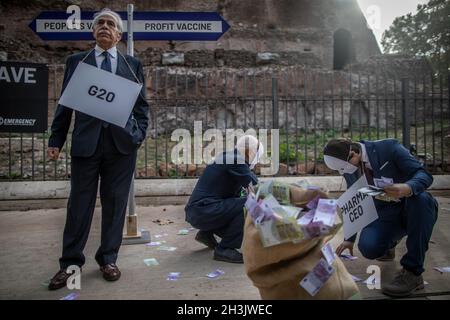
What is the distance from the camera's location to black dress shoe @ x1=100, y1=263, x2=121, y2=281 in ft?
8.70

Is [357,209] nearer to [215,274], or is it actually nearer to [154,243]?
[215,274]

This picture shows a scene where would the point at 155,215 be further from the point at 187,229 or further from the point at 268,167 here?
the point at 268,167

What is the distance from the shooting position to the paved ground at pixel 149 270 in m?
2.42

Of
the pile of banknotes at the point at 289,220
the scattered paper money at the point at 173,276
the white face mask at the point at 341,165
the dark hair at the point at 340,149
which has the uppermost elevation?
the dark hair at the point at 340,149

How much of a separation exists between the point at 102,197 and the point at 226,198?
1099 millimetres

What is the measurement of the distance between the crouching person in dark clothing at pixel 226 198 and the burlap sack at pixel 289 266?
1.39 m

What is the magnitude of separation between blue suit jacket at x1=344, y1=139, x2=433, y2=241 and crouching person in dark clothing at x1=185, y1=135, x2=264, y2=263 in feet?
2.87

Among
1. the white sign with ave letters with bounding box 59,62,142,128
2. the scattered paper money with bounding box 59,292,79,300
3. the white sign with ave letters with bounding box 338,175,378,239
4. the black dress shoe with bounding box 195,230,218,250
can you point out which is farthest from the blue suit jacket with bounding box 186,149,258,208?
the scattered paper money with bounding box 59,292,79,300

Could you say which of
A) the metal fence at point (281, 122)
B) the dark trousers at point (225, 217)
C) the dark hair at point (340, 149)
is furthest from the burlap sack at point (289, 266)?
the metal fence at point (281, 122)

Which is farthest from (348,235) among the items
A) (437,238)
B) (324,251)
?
(437,238)

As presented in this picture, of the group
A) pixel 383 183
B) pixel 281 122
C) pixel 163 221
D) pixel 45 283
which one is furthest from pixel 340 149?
pixel 281 122

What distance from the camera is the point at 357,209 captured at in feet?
8.60

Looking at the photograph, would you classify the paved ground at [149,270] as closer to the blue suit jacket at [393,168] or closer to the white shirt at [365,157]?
the blue suit jacket at [393,168]

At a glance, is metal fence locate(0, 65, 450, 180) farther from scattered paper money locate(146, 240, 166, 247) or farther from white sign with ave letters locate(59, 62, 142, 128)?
white sign with ave letters locate(59, 62, 142, 128)
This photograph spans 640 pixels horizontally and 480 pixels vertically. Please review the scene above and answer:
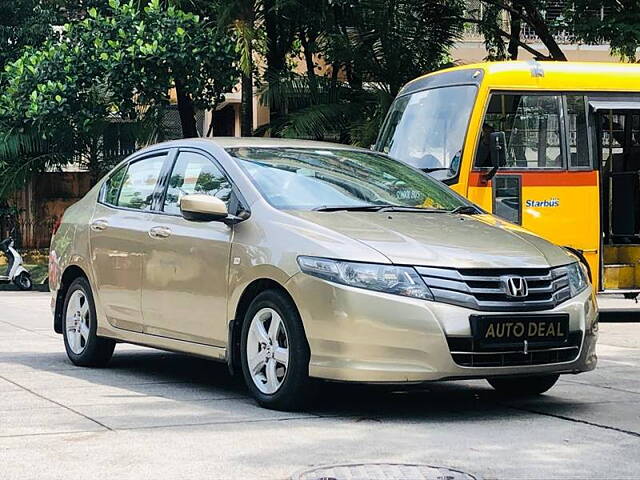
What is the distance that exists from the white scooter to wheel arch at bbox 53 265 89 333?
1487 centimetres

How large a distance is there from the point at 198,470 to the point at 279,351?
174cm

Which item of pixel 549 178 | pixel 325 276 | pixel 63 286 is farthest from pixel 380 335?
pixel 549 178

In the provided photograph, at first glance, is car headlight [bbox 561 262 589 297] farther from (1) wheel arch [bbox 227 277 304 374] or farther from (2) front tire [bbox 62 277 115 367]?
(2) front tire [bbox 62 277 115 367]

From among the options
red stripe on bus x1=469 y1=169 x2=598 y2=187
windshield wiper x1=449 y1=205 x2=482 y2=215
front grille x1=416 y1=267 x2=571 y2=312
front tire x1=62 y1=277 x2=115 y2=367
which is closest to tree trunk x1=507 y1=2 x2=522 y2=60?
red stripe on bus x1=469 y1=169 x2=598 y2=187

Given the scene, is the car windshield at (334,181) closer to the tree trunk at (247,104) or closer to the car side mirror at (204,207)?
the car side mirror at (204,207)

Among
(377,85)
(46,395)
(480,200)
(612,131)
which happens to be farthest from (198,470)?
(377,85)

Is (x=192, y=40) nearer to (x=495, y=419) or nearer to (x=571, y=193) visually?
(x=571, y=193)

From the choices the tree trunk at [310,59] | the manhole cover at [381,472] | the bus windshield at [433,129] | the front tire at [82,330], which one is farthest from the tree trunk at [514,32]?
the manhole cover at [381,472]

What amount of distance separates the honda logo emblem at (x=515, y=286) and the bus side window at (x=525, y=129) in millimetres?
7397

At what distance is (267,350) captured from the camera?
7637 millimetres

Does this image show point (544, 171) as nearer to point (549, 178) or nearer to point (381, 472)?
point (549, 178)

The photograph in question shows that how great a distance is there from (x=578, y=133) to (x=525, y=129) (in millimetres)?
724

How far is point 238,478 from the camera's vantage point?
18.7 feet

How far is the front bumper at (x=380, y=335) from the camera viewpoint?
278 inches
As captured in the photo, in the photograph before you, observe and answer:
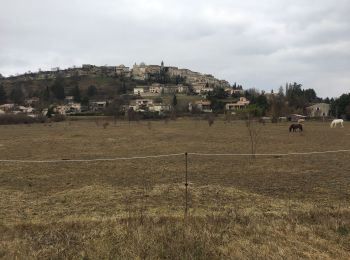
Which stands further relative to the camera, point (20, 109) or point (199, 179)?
point (20, 109)

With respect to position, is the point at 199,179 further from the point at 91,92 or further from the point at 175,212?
the point at 91,92

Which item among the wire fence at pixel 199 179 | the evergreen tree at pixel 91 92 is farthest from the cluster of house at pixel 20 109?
the wire fence at pixel 199 179

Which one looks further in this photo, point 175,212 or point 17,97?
point 17,97

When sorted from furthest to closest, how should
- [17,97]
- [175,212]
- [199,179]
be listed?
[17,97] → [199,179] → [175,212]

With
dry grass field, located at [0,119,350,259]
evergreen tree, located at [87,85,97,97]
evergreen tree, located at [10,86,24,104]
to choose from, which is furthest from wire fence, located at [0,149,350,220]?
evergreen tree, located at [87,85,97,97]

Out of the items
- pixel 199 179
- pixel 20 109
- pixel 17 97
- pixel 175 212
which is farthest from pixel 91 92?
pixel 175 212

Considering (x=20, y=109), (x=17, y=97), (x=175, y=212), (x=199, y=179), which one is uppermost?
(x=17, y=97)

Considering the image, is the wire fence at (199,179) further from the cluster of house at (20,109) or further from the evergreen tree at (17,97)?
the evergreen tree at (17,97)

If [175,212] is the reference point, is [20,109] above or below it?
above

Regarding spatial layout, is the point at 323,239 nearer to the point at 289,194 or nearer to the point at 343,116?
the point at 289,194

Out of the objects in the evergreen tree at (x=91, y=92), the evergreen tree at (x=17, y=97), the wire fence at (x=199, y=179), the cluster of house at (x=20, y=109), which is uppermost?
the evergreen tree at (x=91, y=92)

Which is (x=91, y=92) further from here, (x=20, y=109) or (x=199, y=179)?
(x=199, y=179)

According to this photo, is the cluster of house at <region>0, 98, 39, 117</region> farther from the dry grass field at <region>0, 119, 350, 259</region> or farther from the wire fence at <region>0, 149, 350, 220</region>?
the dry grass field at <region>0, 119, 350, 259</region>

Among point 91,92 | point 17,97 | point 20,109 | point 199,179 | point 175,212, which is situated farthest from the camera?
point 91,92
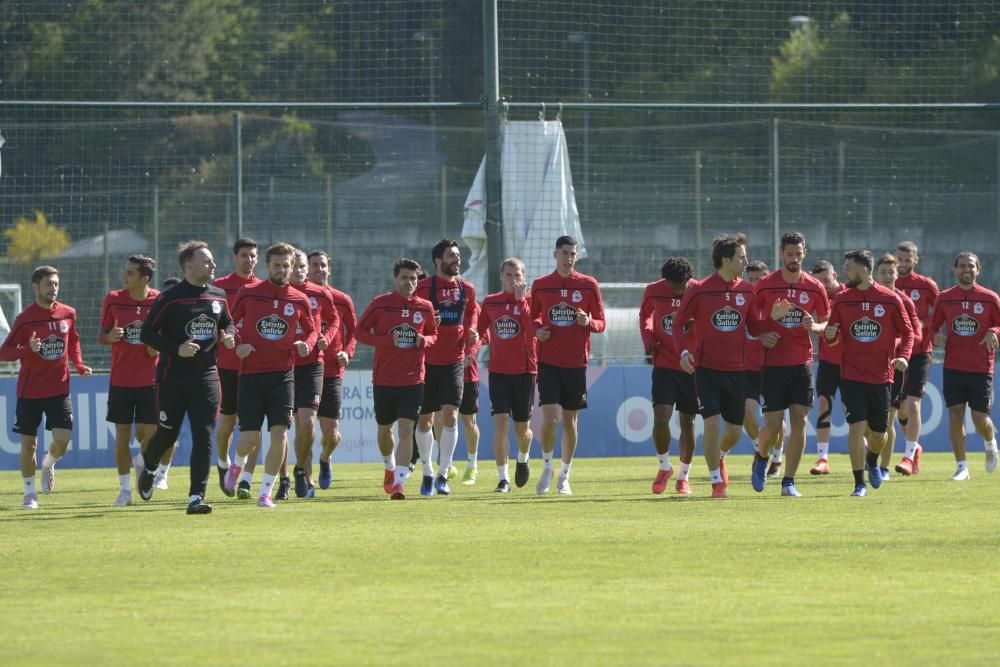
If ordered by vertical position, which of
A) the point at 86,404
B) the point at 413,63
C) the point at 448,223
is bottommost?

* * *

Set exercise. Rewrite the records starting at the line containing "Which one looks" and ending at the last line, with every "wire fence" changed to "chain-link fence" and nothing else altered. Omit the pictures.

The result.
Which one looks further in this photo, point 175,212 or point 17,97?
point 17,97

When sorted from furthest to closest, how should
- [17,97]
- [175,212]
- [199,179]
be listed?
[17,97] → [199,179] → [175,212]

With
dry grass field, located at [0,119,350,259]
evergreen tree, located at [87,85,97,97]
evergreen tree, located at [10,86,24,104]
to choose from, which is furthest from chain-link fence, located at [0,149,350,220]?
evergreen tree, located at [87,85,97,97]

Out of the items
- pixel 199 179
- pixel 20 109
- pixel 17 97
- pixel 175 212
which is farthest from pixel 91 92?
pixel 175 212

Considering (x=20, y=109), (x=17, y=97), (x=175, y=212), (x=199, y=179), which one is uppermost?
(x=17, y=97)

Considering the image, is the chain-link fence at (199,179) further from the cluster of house at (20,109) or further from the evergreen tree at (17,97)?
the evergreen tree at (17,97)

If [175,212] is the reference point, is [20,109] above or below it?
above

Regarding spatial layout, is the point at 323,239 nearer to the point at 289,194 or nearer to the point at 343,116?
the point at 289,194

Out of the objects in the evergreen tree at (x=91, y=92), the evergreen tree at (x=17, y=97), the chain-link fence at (x=199, y=179), the cluster of house at (x=20, y=109), which is uppermost?
the evergreen tree at (x=91, y=92)

Which is (x=91, y=92) further from here, (x=20, y=109) or (x=199, y=179)?
(x=199, y=179)

According to this photo, is the cluster of house at <region>0, 98, 39, 117</region> farther from the dry grass field at <region>0, 119, 350, 259</region> or farther from the chain-link fence at <region>0, 149, 350, 220</region>?
the dry grass field at <region>0, 119, 350, 259</region>

Among point 91,92 | point 17,97 | point 20,109 | point 199,179 | point 175,212, which is situated farthest from the camera?
point 91,92
If ordered by vertical position, which of
A) the point at 86,404
B) the point at 413,63
C) the point at 448,223
is bottommost?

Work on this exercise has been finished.